Exercise prompt: Rewrite the records with "camera distance" switched to "distance from the camera" and every other word left as it stands.

Records taken from a collection:
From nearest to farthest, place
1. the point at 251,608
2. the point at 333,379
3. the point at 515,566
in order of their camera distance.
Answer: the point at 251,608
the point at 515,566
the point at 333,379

Worked answer:
From nearest to farthest, place
1. the point at 251,608
2. the point at 333,379
3. the point at 515,566
in order of their distance from the camera.
Answer: the point at 251,608
the point at 515,566
the point at 333,379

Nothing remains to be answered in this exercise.